Investigating ReLoRA: Effects on the Learning Dynamics of Small Language Models
This work addresses the problem of inefficient pretraining for small language models, but it is incremental as it builds on existing ReLoRA methods and shows limited applicability.
The study investigated whether ReLoRA, a parameter-efficient pretraining method, could improve learning dynamics in small language models (SLMs) by addressing rank deficiencies, but found it underperformed full-rank training with widening gaps at larger scales, as shown by metrics like loss, Paloma perplexity, and BLiMP.

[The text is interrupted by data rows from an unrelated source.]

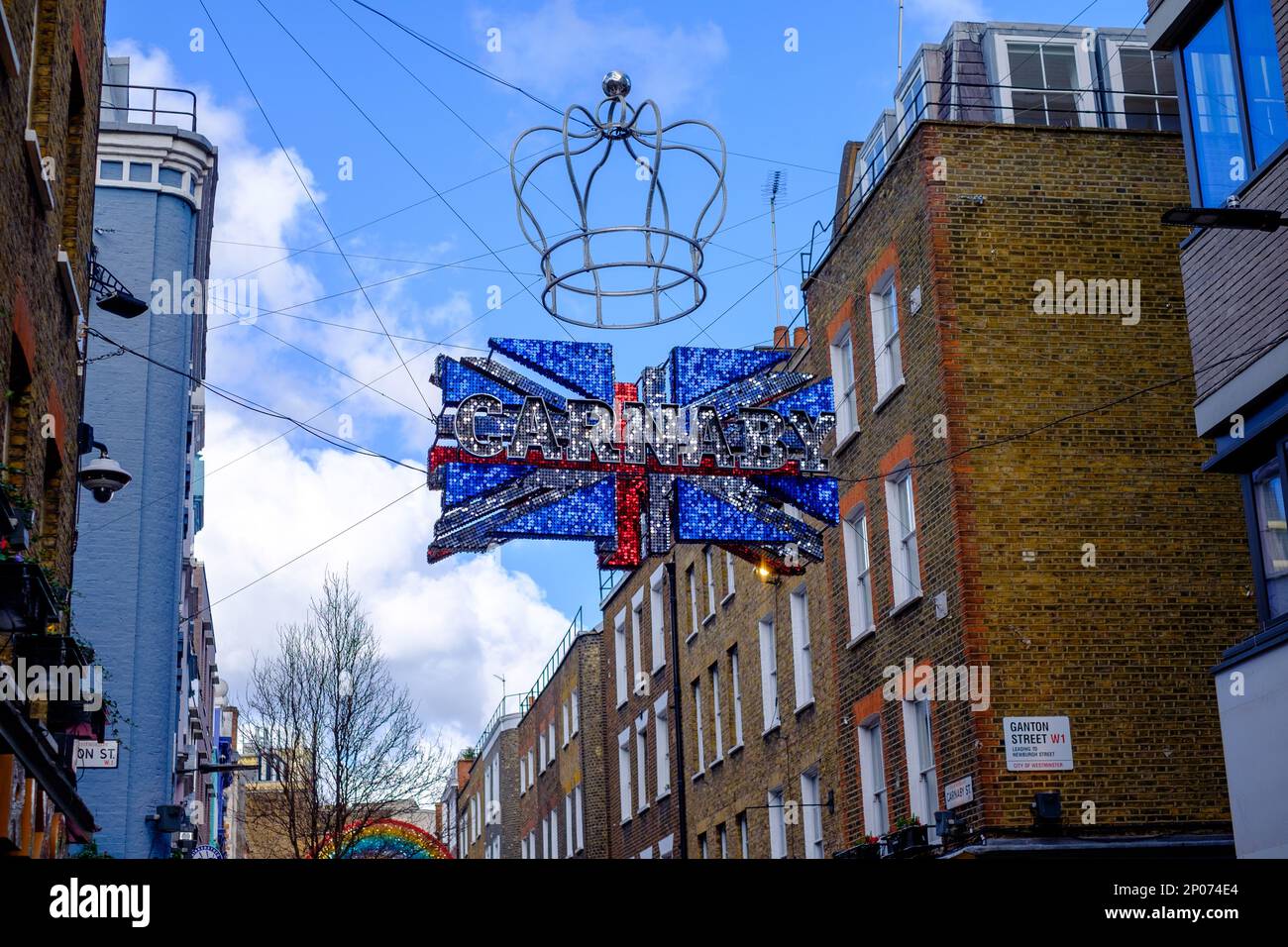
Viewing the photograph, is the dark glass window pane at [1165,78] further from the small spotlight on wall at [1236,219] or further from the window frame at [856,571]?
the small spotlight on wall at [1236,219]

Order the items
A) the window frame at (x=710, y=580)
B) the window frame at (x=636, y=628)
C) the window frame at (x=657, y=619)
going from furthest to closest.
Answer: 1. the window frame at (x=636, y=628)
2. the window frame at (x=657, y=619)
3. the window frame at (x=710, y=580)

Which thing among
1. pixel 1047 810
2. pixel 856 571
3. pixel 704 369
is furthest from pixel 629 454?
pixel 856 571

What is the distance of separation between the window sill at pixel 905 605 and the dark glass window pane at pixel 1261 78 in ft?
30.0

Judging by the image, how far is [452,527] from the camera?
55.4ft

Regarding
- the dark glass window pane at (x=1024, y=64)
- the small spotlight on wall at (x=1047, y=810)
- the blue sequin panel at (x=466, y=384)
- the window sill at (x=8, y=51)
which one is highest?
the dark glass window pane at (x=1024, y=64)

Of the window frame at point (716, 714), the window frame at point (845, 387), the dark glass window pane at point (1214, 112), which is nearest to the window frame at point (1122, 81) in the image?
the window frame at point (845, 387)

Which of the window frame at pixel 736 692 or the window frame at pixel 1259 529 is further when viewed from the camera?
the window frame at pixel 736 692

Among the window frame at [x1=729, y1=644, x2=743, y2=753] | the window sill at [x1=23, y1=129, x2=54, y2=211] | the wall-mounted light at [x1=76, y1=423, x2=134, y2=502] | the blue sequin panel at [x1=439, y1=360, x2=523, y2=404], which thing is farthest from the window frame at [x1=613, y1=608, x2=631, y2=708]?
the window sill at [x1=23, y1=129, x2=54, y2=211]

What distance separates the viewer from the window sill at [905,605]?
2380cm

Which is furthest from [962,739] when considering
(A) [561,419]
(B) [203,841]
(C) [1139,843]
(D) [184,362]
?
(B) [203,841]

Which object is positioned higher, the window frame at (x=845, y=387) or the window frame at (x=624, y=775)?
the window frame at (x=845, y=387)

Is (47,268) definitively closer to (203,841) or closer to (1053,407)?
(1053,407)

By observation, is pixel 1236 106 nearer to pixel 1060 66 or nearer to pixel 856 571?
pixel 1060 66

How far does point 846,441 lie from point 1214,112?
421 inches
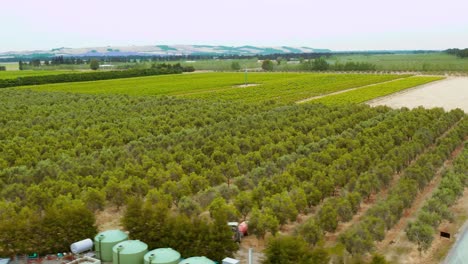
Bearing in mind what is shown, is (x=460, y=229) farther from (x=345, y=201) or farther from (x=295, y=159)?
(x=295, y=159)

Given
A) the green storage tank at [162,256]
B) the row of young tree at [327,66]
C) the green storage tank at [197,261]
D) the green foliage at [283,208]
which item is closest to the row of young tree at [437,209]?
the green foliage at [283,208]

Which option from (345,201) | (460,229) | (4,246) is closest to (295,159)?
(345,201)

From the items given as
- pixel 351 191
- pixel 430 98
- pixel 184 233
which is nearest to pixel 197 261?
pixel 184 233

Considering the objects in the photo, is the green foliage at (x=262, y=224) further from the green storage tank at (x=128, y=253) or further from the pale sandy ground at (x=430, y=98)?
the pale sandy ground at (x=430, y=98)

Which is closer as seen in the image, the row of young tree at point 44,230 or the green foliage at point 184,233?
the green foliage at point 184,233

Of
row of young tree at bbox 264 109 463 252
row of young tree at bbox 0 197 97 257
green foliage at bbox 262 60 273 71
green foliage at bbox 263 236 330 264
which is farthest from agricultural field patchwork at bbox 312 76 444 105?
green foliage at bbox 262 60 273 71
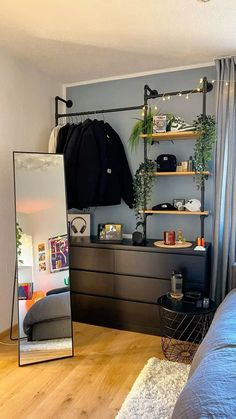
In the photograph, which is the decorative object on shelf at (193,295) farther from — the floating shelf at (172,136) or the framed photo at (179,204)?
the floating shelf at (172,136)

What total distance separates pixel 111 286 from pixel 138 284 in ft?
0.83

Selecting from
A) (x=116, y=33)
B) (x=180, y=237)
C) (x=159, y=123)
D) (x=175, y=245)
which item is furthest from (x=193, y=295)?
(x=116, y=33)

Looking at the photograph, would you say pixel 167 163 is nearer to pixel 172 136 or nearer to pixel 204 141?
pixel 172 136

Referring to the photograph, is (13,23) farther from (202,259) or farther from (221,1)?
(202,259)

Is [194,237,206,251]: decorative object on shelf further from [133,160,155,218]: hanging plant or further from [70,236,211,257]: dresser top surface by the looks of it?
[133,160,155,218]: hanging plant

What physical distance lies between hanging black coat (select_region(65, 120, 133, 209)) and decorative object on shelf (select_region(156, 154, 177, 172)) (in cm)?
38

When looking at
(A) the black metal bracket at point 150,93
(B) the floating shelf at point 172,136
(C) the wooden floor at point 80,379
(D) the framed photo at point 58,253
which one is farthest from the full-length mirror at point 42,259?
(A) the black metal bracket at point 150,93

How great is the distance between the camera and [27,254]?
7.72 feet

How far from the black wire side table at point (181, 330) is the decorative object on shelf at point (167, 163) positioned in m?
1.09

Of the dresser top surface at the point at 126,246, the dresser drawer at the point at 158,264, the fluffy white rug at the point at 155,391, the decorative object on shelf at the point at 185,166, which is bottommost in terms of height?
the fluffy white rug at the point at 155,391

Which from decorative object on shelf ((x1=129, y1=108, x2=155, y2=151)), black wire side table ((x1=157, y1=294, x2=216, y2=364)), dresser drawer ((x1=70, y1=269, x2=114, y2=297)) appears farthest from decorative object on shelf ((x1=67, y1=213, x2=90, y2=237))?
black wire side table ((x1=157, y1=294, x2=216, y2=364))

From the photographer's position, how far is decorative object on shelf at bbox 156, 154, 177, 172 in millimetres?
2809

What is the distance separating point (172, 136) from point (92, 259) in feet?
4.28

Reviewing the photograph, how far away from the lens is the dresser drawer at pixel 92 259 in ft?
9.17
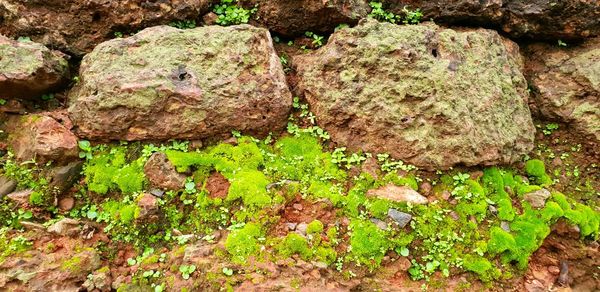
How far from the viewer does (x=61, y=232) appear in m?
5.29

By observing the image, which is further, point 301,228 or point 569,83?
point 569,83

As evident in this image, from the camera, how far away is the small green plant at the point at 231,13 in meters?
7.80

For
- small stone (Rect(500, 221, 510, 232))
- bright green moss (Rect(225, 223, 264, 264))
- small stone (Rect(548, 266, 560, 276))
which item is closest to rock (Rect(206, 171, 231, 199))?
bright green moss (Rect(225, 223, 264, 264))

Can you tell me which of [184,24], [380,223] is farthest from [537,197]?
[184,24]

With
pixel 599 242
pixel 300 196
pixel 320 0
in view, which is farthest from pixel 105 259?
pixel 599 242

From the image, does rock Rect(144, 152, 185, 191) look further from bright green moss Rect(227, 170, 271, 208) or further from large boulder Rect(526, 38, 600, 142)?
large boulder Rect(526, 38, 600, 142)

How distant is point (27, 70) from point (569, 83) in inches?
376

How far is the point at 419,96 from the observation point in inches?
255

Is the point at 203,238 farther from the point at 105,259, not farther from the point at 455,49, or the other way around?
the point at 455,49

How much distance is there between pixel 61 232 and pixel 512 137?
6.99 m

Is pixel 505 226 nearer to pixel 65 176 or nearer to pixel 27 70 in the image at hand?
pixel 65 176

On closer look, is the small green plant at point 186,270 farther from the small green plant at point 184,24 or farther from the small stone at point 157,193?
the small green plant at point 184,24

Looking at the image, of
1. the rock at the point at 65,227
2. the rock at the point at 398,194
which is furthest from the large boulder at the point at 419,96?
the rock at the point at 65,227

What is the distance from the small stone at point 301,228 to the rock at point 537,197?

Parameter-efficient methods like LoRA have revolutionised large language model (LLM) fine-tuning. ReLoRA extends this idea to pretraining by repeatedly merging and reinitialising low-rank adapters, increasing cumulative rank while keeping updates cheap. This aligns well with observations that high-capacity models learn through locally low-rank trajectories that expand over time. By contrast, recent work suggests that small language models (SLMs) exhibit rank deficiencies and under-utilise their available dimensionality. This raises a natural question: can ReLoRA's rank-expanding update rule \textit{steer} SLMs toward healthier learning dynamics, mitigating rank bottlenecks in a capacity-constrained regime? We argue SLMs are an ideal testbed: they train quickly, enable controlled ablations, and make rank phenomena more measurable. We present the first systematic study of ReLoRA in SLMs (11M-66M parameters), evaluating both performance and learning dynamics. Across loss, Paloma perplexity, and BLiMP, we find that ReLoRA underperforms full-rank training, with gaps widening at larger scales. Analysis of proportional effective rank and condition numbers shows that ReLoRA amplifies existing rank deficiencies and induces ill-conditioned updates early in training. Our results suggest that while ReLoRA's merge-and-restart strategy can expand ranks in larger models, it does not straightforwardly translate to capacity-limited SLMs, motivating adaptive-rank or hybrid-rank approaches for low-compute pretraining.